Harry had discovered where Mr. Doge lived in London. The man didn't even use wards. Harry arrived at the man's home before sunrise and walked inside. His wife and two children were put into deep sleeps. Mr. Doge was put under the Imperius Curse.
"You will go to work early this morning because of an experiment you must oversee. Then you will procure the Slytherin Locket and feign an illness. You will bring the locket to this flat. You have until nine thirty to return."
The man hopped to his task, dressing rapidly and with no useless motions. Harry felt Doge's will trying to fight with his own, but Doge really was a weak wizard.

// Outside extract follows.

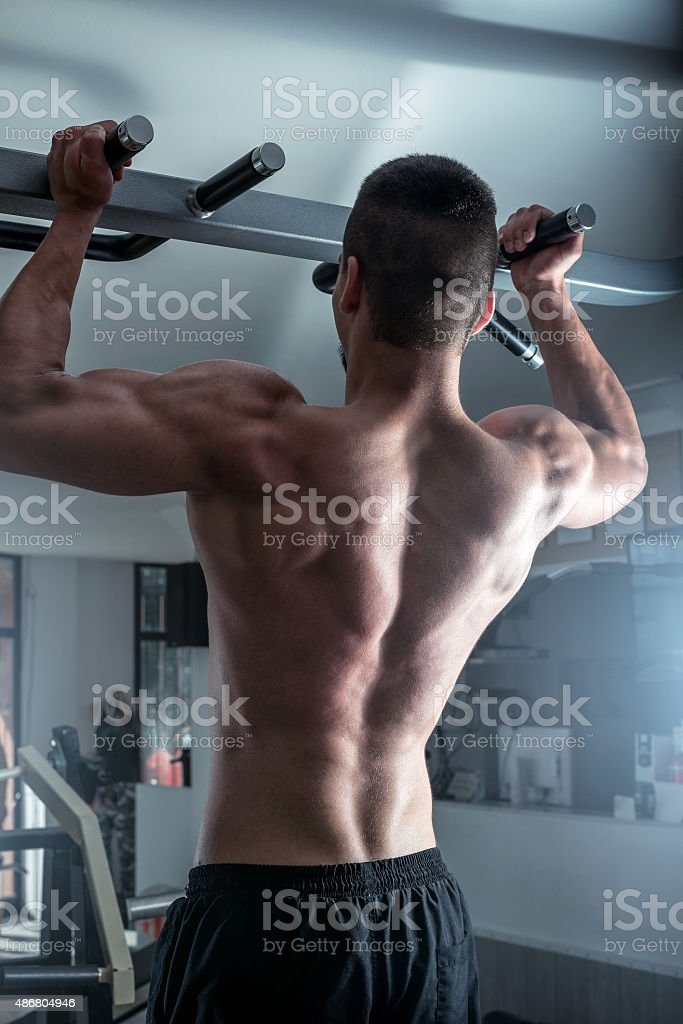 Pull ups in gym stock photo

Harry felt very good about this plan. The Ministry – even after numerous pleas through the next two decades, in the original timeline – wouldn't erect anti-Imperius wards until 1999. What a ridiculous bungle of bureaucracy.
Harry sat patiently and was rewarded. At eight fifty, Disraeli Doge returned with the locket. Harry had part two already to go.

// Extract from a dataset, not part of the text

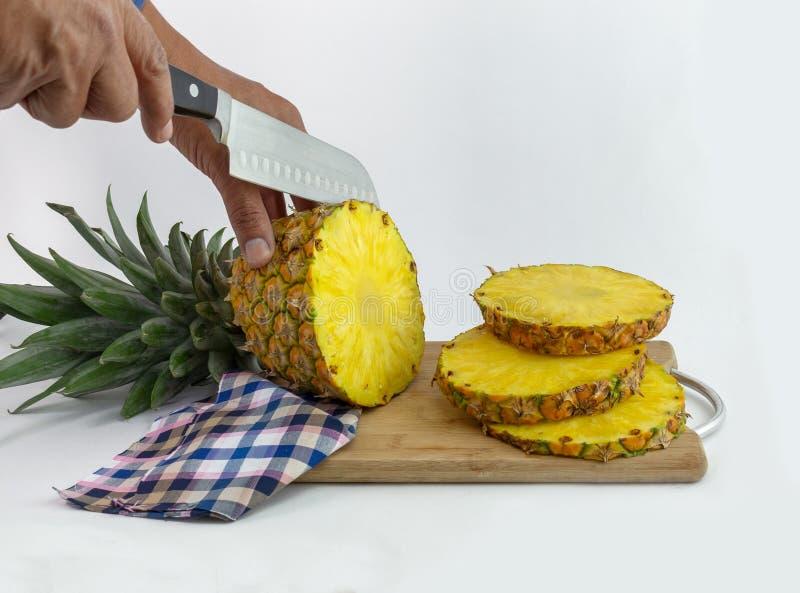Handen die een heerlijke ananas snijden royalty-vrije stock fotografie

"Tomorrow you will return to work earlier than normal. You will look pale, but not nauseous. You will catch up with your other duties. Then at ten o'clock, you will conduct an experiment on this locket. You will cast any four spells on it and record them in your research journal. The fifth spell will be the Dark magic cleansing spell Amplector. The locket will explode. Once that happens, you will pass out for five hours. When you reawaken, you will no longer be under my control. Nor will you have the last two days worth of memories. You will forget them forever."
Harry walked out of the flat clutching the last horcrux. He had spent many months chasing it originally and had added about another two years in this timeline. Harry was looking forward to the final resolution.